:: Task input

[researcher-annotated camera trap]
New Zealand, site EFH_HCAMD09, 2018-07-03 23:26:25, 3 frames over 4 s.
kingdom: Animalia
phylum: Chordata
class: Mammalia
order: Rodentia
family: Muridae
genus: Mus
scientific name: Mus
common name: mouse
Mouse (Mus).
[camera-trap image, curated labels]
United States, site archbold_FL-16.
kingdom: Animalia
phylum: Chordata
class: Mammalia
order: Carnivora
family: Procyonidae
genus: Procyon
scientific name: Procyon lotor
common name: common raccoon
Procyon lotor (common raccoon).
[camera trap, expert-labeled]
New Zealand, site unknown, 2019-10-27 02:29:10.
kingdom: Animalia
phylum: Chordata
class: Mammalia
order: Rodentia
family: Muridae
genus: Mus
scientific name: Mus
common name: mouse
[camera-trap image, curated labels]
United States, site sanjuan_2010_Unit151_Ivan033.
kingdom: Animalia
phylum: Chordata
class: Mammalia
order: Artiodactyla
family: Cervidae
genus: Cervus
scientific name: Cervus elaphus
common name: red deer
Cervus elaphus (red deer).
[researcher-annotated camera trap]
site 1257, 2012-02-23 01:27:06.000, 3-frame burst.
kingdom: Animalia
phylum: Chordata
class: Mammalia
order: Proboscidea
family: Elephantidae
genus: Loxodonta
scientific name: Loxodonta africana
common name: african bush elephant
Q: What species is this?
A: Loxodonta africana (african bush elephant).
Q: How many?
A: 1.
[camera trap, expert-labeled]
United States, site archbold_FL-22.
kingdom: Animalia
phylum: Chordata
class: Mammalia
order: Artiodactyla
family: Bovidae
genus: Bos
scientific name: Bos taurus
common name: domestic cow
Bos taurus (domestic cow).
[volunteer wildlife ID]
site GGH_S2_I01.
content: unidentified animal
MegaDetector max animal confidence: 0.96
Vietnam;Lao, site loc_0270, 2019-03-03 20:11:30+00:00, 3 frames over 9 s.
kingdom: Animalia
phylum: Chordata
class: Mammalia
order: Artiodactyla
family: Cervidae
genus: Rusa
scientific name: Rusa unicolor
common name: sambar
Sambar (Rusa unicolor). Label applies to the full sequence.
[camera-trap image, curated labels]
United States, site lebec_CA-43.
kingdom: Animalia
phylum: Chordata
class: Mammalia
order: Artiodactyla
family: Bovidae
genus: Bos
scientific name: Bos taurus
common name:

::::

# Task brief:
Show every line from the entries above in which "genus" appears.

# Reply:
genus: Mus
genus: Procyon
genus: Mus
genus: Cervus
genus: Loxodonta
genus: Bos
genus: Rusa
genus: Bos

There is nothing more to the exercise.